» What to do
The answer should hold only the lines from the beginning of the listing below to the line containing "Upcoming Sessions", both included, with every picture left out.

» Available data
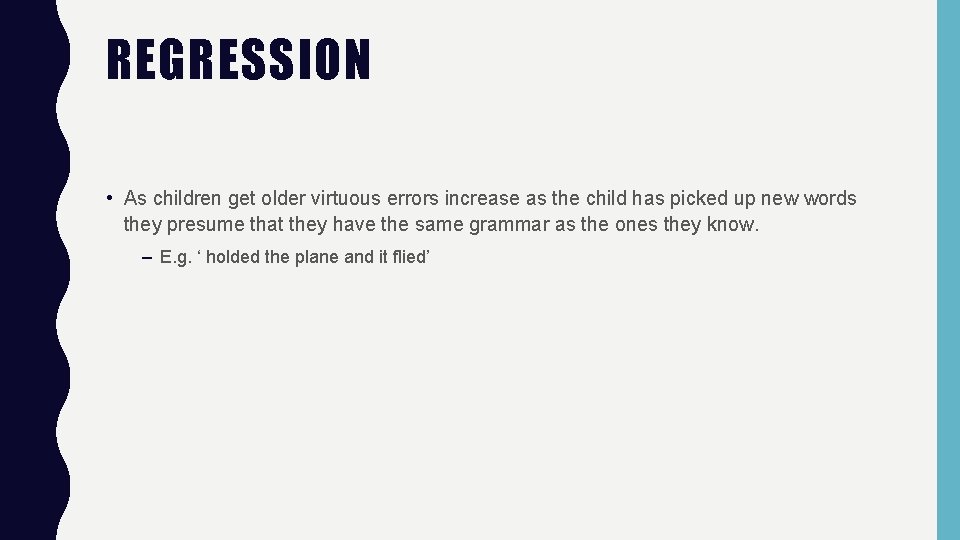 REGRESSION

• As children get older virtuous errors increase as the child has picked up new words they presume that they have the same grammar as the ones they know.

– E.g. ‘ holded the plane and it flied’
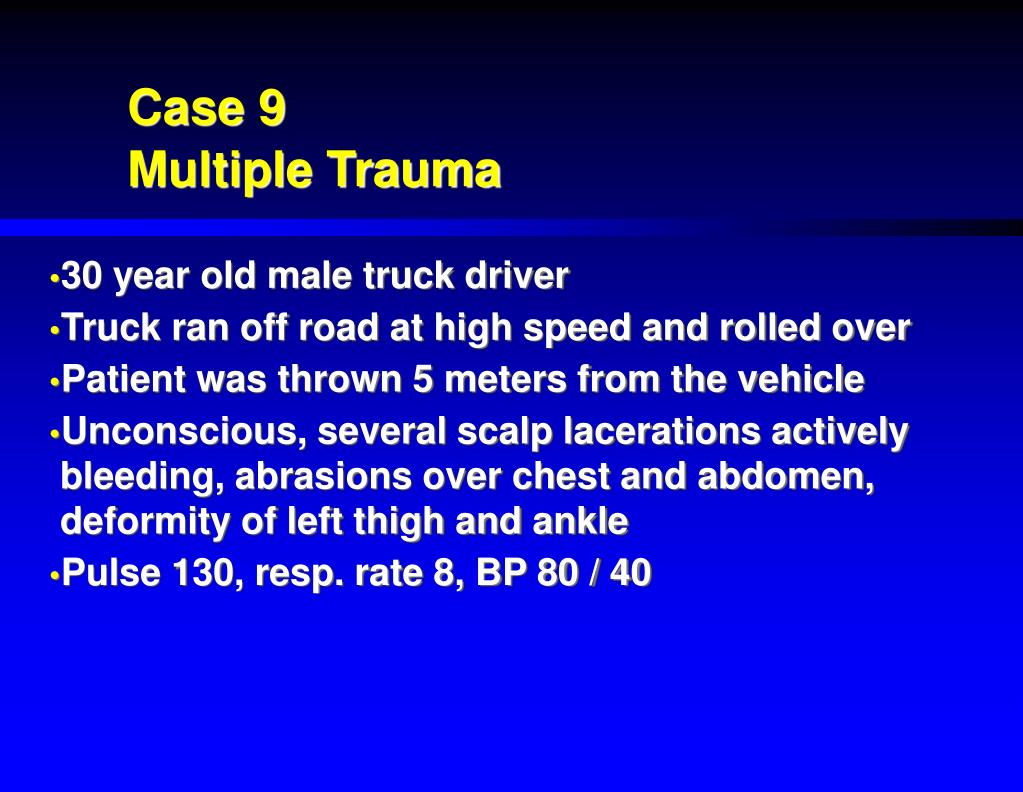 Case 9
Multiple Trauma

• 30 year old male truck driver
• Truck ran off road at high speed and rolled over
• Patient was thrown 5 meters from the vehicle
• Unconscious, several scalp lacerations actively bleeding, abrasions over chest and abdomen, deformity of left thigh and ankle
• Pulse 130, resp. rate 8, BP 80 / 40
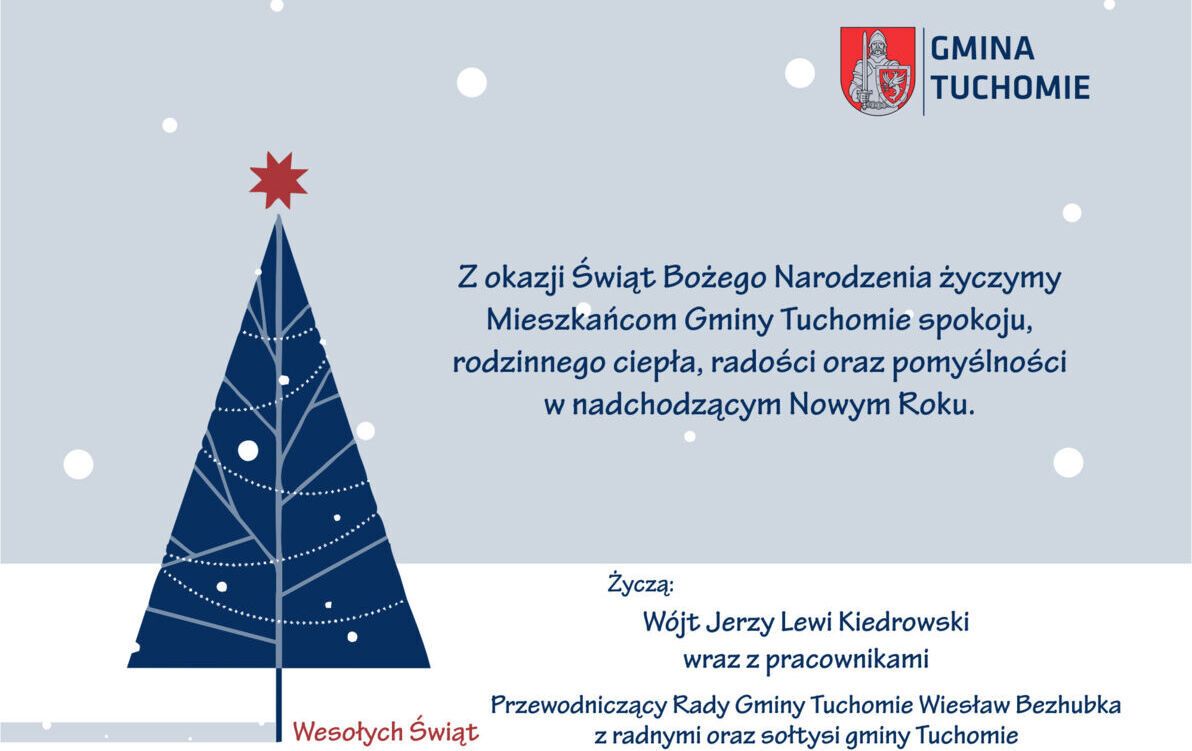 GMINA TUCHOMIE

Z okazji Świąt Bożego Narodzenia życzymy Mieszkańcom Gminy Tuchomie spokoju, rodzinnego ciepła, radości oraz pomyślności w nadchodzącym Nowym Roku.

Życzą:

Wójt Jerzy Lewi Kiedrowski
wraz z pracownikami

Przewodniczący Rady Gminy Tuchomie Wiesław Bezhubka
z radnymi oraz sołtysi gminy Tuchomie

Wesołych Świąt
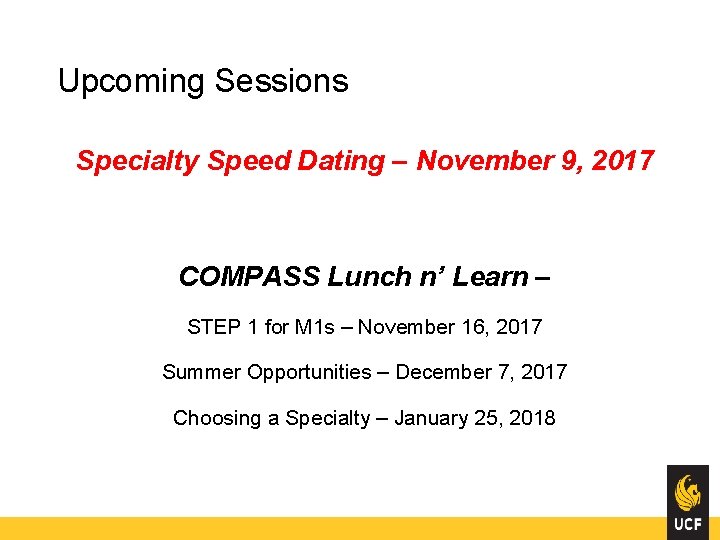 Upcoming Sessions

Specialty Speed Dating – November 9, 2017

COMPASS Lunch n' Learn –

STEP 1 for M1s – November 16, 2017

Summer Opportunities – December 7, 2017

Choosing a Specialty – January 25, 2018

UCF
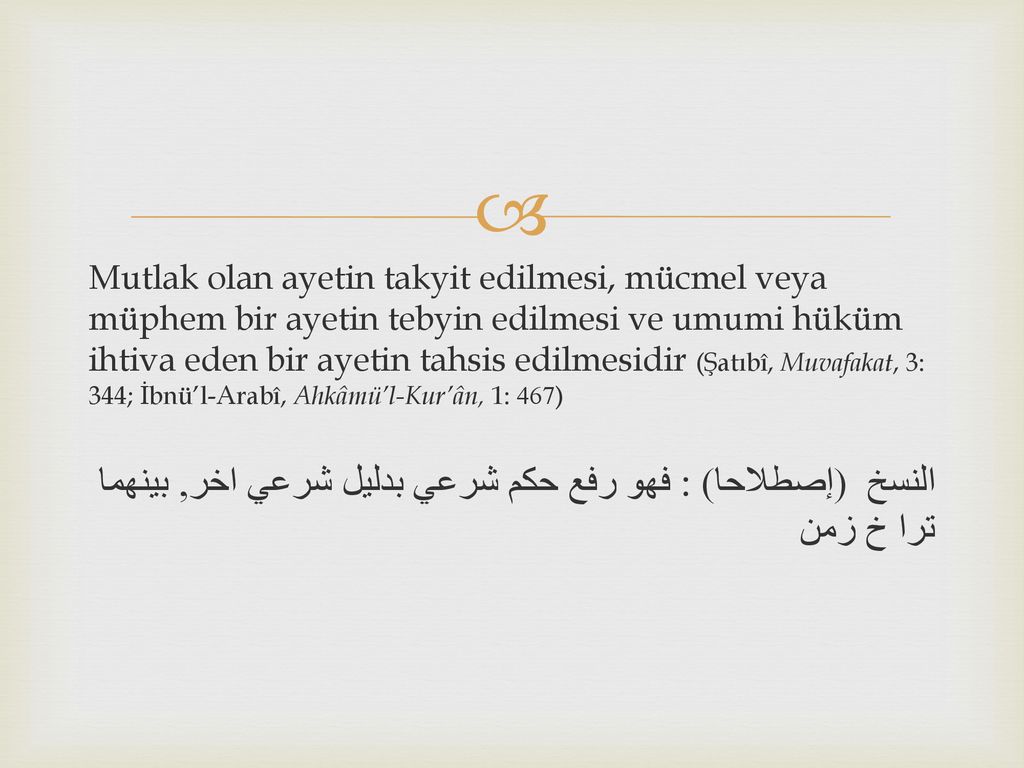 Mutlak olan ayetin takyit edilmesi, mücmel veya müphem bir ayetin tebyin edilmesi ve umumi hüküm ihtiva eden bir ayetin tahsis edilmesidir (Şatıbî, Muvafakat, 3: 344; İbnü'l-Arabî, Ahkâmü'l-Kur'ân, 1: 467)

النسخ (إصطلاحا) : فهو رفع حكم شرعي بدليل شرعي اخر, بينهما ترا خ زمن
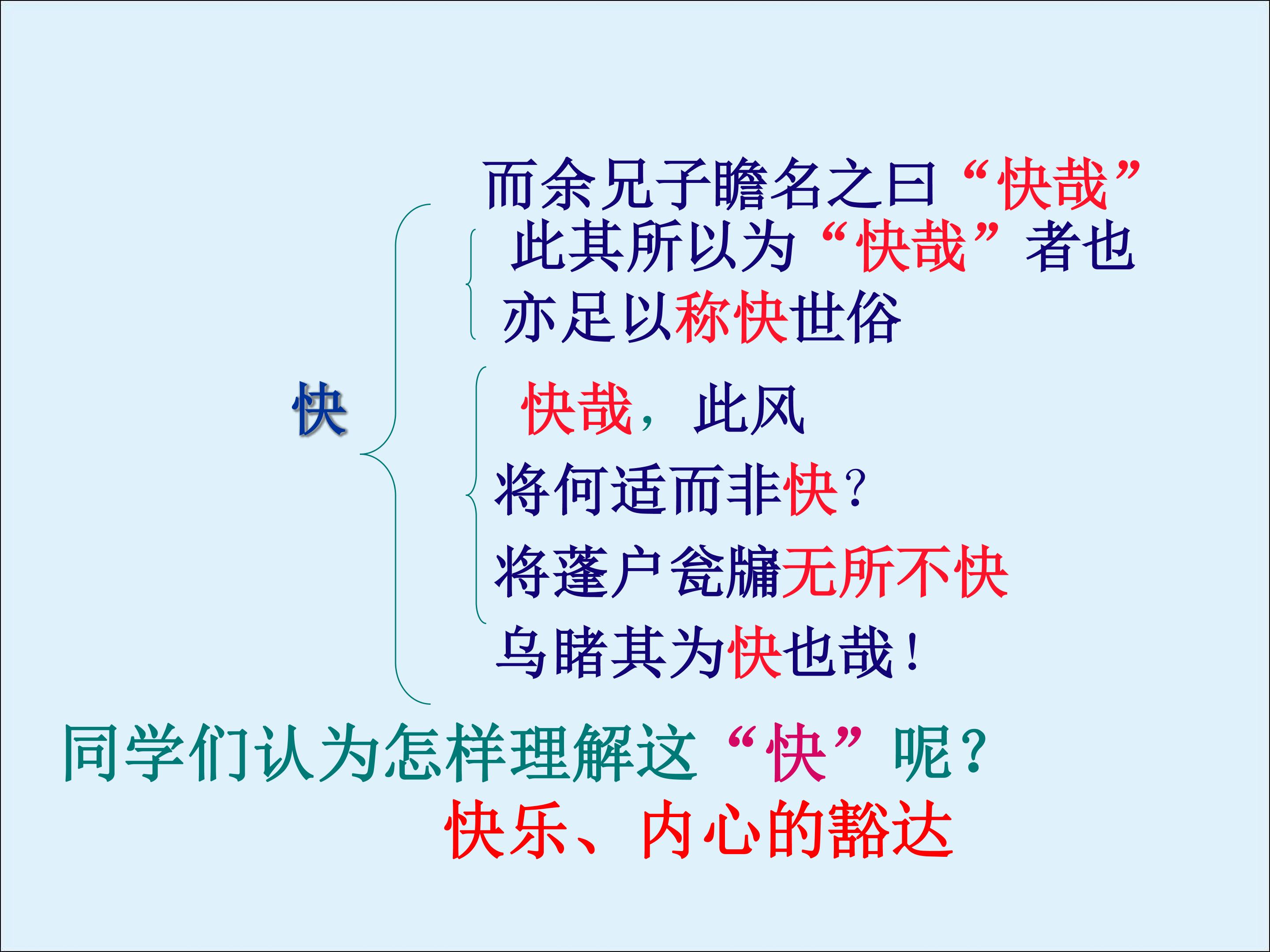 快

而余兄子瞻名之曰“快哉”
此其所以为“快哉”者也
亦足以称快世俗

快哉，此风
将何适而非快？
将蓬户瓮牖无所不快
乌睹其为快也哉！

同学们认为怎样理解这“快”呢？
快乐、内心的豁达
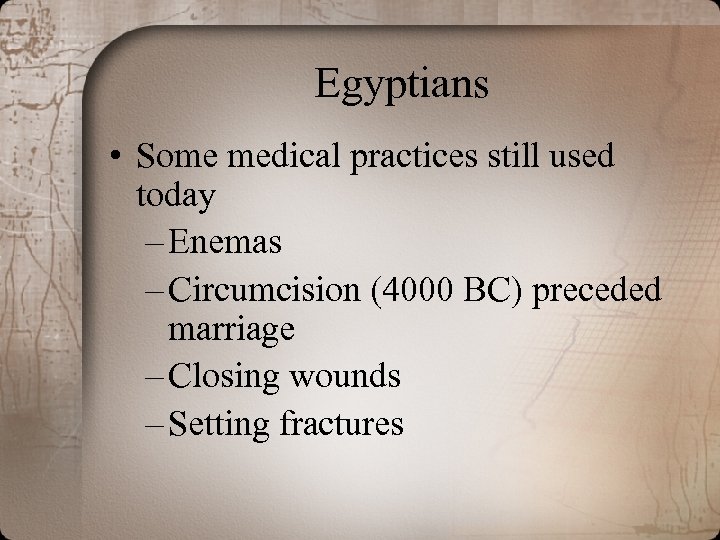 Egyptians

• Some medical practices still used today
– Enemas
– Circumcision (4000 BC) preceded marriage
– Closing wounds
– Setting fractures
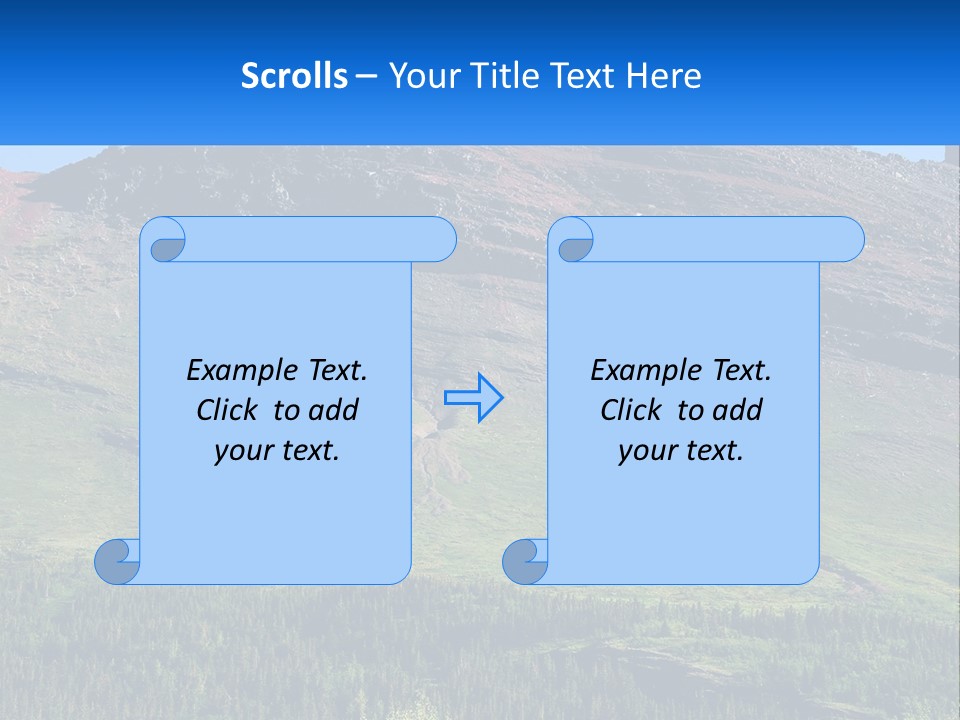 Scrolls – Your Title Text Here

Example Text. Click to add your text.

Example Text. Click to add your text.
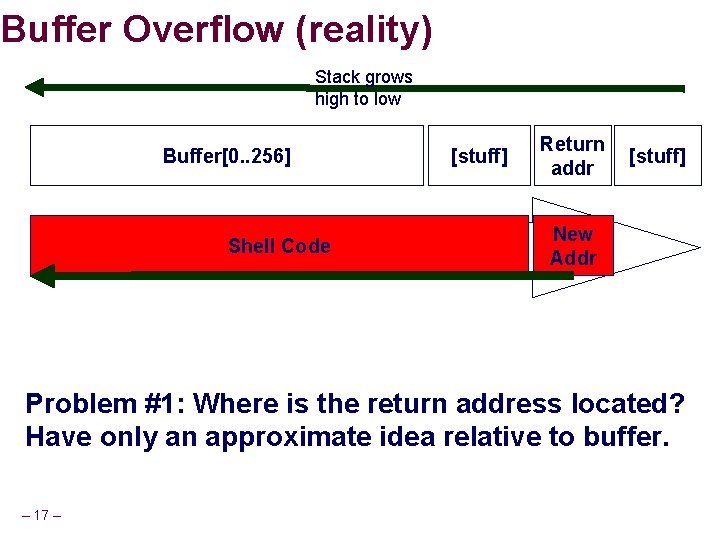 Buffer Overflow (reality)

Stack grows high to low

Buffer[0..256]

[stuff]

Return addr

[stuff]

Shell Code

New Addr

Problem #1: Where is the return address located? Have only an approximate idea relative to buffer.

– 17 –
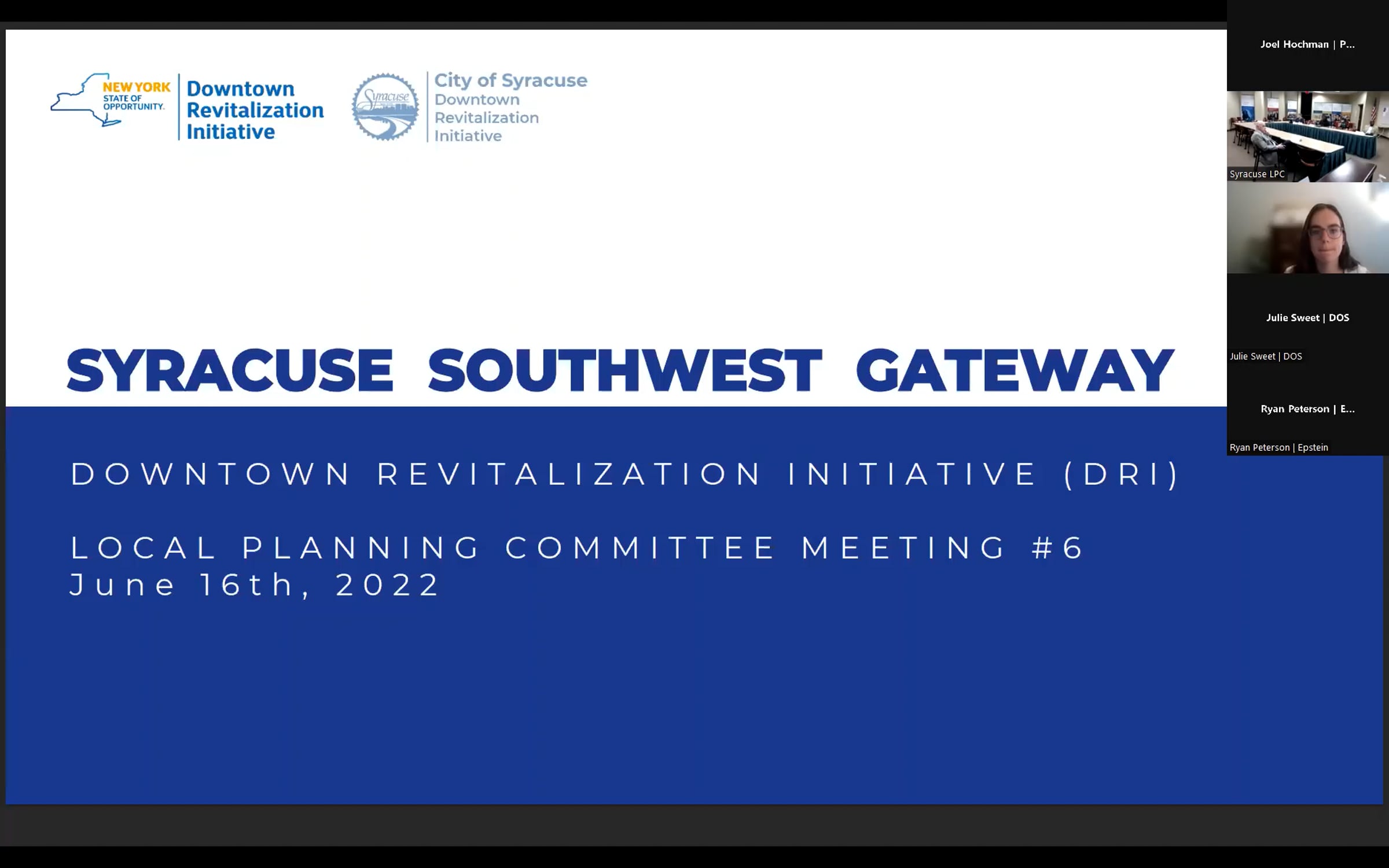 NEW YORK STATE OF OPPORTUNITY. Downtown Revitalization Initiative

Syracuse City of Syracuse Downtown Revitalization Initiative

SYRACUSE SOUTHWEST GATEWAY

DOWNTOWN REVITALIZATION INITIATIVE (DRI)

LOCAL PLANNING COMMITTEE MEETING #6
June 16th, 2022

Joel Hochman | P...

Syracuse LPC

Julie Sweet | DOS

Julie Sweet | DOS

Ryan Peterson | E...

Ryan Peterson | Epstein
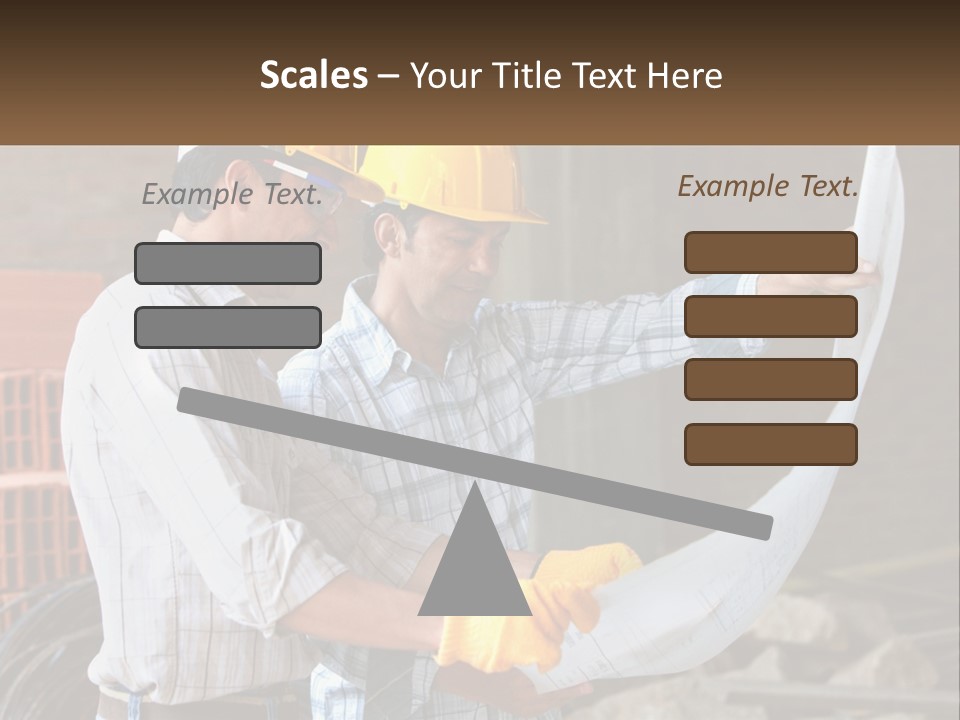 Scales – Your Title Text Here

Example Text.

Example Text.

» Written solution
 REGRESSION

• As children get older virtuous errors increase as the child has picked up new words they presume that they have the same grammar as the ones they know.

– E.g. ‘ holded the plane and it flied’
 Case 9
Multiple Trauma

• 30 year old male truck driver
• Truck ran off road at high speed and rolled over
• Patient was thrown 5 meters from the vehicle
• Unconscious, several scalp lacerations actively bleeding, abrasions over chest and abdomen, deformity of left thigh and ankle
• Pulse 130, resp. rate 8, BP 80 / 40
 GMINA TUCHOMIE

Z okazji Świąt Bożego Narodzenia życzymy Mieszkańcom Gminy Tuchomie spokoju, rodzinnego ciepła, radości oraz pomyślności w nadchodzącym Nowym Roku.

Życzą:

Wójt Jerzy Lewi Kiedrowski
wraz z pracownikami

Przewodniczący Rady Gminy Tuchomie Wiesław Bezhubka
z radnymi oraz sołtysi gminy Tuchomie

Wesołych Świąt
 Upcoming Sessions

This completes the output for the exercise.